Paling jauh lukisan Ziuxis lebih tepat, karena kebenaran menurut Planon tidak berkaitan kemiripan atau keselarasan, melainkan kadar eksistensi suatu benda. Apa yang kemudian digambarkan oleh Platon sangat menarik tentang ide, tentang ketika pohon sama sekali tak ada lagi, hakekatnya, sebagai idea sebuah pohon, akan terus ada, sebab karakter itu sama sekali tidak terpengaruh dengan kebinasaan benda-benda tunggal. Hal ini tidak berkaitan dengan pandangan bahwa pohon, juga kalau musnah, masih dapat dipikirkan oleh manusia.

Hal ini saya yakin dilakukan dari idea yang hidup dan diapresiasi oleh perupa digoreskan di atas kanvas, instalasi, patung dalam Pameran Seni Bali Jani ke VII 2025 yang dipamerkan di ruang pamer Institut Seni Indonesia Bali, karena idea menurut Platon bukan isi imajinasi  saja, melainkan sesuatu yang seperti rupa asli, yang abadi dari semua pengada, tanpa itu dunia yang kita kenal, yang sesuai secara indrawi dapat dalai, tak mungkin ada.

Karya Ida Bagus Putu Purwa

Idea menurut Platon, merupakan kelanggengan bentuk yang pasti dari mana dunia mewujudkan dirinya, membawa ketertiban kedalam perubahan yang terus menerus dan dengan demikian menjamin kontanta. Terutama idea adalah satu-satunya yang dalam arti yang sepenuhnya nyata dan benar.

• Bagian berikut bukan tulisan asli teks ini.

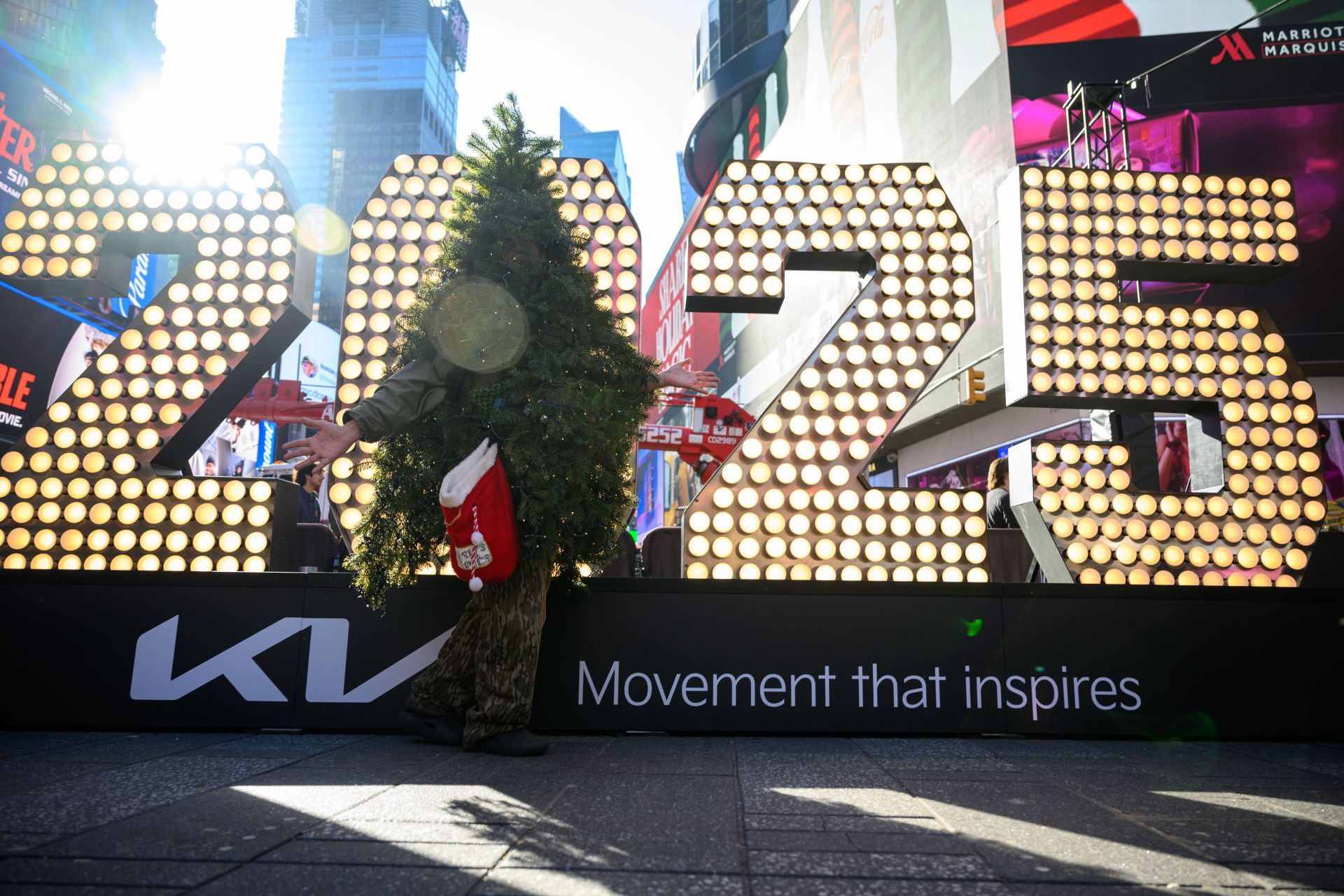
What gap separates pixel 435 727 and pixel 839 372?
122 inches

Platon membedakan dua macam seniman. Pertama mereka yang secara kreatif membuat sesuatu, seperti misalnya ahli bangunan, tukang mebel dan pembuat kereta. Kedua, mereka yang membatasi diri pada penggambaran atau tiruan (mimesis) sesuatu yang telah ada, seperti misalnya pelukis, pematung dan penyair.

Karya instalasi

Pada intinya Platon memberikan peringkat yang tinggi pada keindahan tidak mempengaruhi pengabaiannya terhadap seni yang meniru. Sebabnya adalah ambivalensi keindahan indrawi yang memang mampu membangkitkan kerinduan akan lebih tinggi, yaitu kebenaran, tetapi tidak seharusnya terjadi kaena keindahan indrawi dapat memuaskan banyak orang dan memenuhi hasrat merek secara langsung.

Bagaimana keindahan itu berkesan, sangat tergantung pada pemirsa, tubuh indah yang sama pada satu orang bisa menimbulkan kekaguman dan kesediaan untuk pengamatan yang reflektif, sedangkan pada orang lain mengobarkan rasa birahi saja.

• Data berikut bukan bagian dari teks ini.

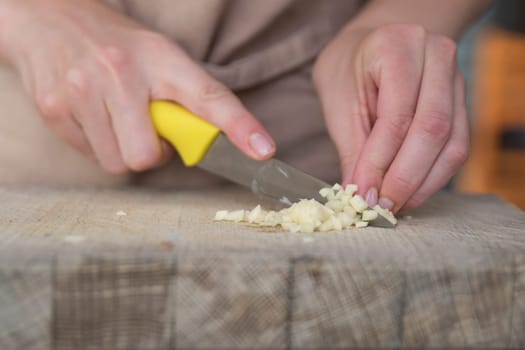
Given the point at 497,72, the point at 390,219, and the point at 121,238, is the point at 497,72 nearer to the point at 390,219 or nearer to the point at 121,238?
the point at 390,219

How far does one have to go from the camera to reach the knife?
38.1 inches

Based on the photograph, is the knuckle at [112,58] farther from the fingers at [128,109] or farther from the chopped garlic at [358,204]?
the chopped garlic at [358,204]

Apa yang di tampilan pada pameran Megarupa di Festival Seni Bali Jani tahun 2025 ini, menunjukkan atau menggambarkan adanya kemajuan dalam perkembangan seni rupa di Bali, baik kontemporer, modern dan postmodern. Banyak karya yang ditampilkan, ada Suklu seorang pengajar yang karyanya juga banyak dituangkan dalam keramik. Ada Doel, mantan ketua Sanggar Dewata, perupa akademis yang tumbuh di daerah dingin, pertanian Kabupaten  Tabanan.

Karya instalasi

Ada Ida Bagus Putu Purwa (Gus Purwa)  dengan karya figuratifnya, menampilkan sosok laki-laki denagn detail tubuh yang kuat, sangat eksprsif, seperti Golden Moon, merepleksikan diri dan pengalaman kehidupannya,  yang terus berkembang, dalam dinamika orang dan kebudayaan Bali yang sangat kental. 

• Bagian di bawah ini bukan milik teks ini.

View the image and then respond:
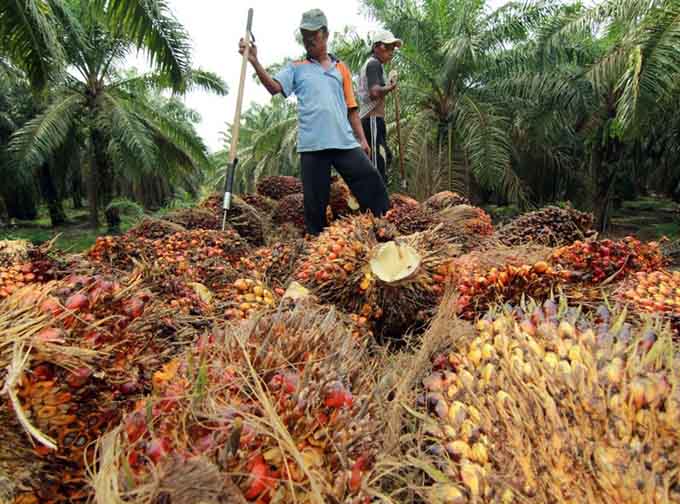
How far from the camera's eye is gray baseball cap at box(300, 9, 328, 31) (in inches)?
127

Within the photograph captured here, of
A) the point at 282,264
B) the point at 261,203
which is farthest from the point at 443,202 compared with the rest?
the point at 282,264

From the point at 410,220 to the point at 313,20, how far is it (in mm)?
1501

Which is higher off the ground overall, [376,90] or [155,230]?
[376,90]

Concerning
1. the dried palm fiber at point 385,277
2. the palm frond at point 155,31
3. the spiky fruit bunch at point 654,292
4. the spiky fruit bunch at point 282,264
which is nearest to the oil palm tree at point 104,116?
the palm frond at point 155,31

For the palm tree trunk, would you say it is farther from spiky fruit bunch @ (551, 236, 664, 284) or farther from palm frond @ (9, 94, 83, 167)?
spiky fruit bunch @ (551, 236, 664, 284)

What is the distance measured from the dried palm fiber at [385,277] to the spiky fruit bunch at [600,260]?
0.49 metres

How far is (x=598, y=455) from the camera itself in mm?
844

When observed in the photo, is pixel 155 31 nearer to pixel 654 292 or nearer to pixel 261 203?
pixel 261 203

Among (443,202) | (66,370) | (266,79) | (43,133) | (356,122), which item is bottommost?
(66,370)

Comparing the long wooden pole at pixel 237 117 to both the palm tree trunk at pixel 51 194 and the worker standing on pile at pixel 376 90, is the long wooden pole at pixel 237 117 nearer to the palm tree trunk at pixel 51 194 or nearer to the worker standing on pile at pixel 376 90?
the worker standing on pile at pixel 376 90

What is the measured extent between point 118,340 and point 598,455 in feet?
3.46

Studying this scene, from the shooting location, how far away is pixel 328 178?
3.45 m

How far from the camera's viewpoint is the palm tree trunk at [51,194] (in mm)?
17148

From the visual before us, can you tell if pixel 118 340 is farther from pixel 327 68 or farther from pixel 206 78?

Putu Bonus dengan karya abstraknya yang penuh pergolakan yang sangat ekspresif, sudah cukup berpengalaman di banyak pameran.  Ketut Suwidiarta, seorang perupa akademis ISI Yogyakarta dan menyelesaikan master di India, banyak karyanya yang jenaka dan kritik sosial. Dalam pameran ini ia mengikutkan karya ‘Word Supremacy’, hitam dan putih, ‘Binary Position’, kanan diikuti kiri, salah dan benar, karya yang menggarbarkan seseorang yang berusaha melampaui keduanya.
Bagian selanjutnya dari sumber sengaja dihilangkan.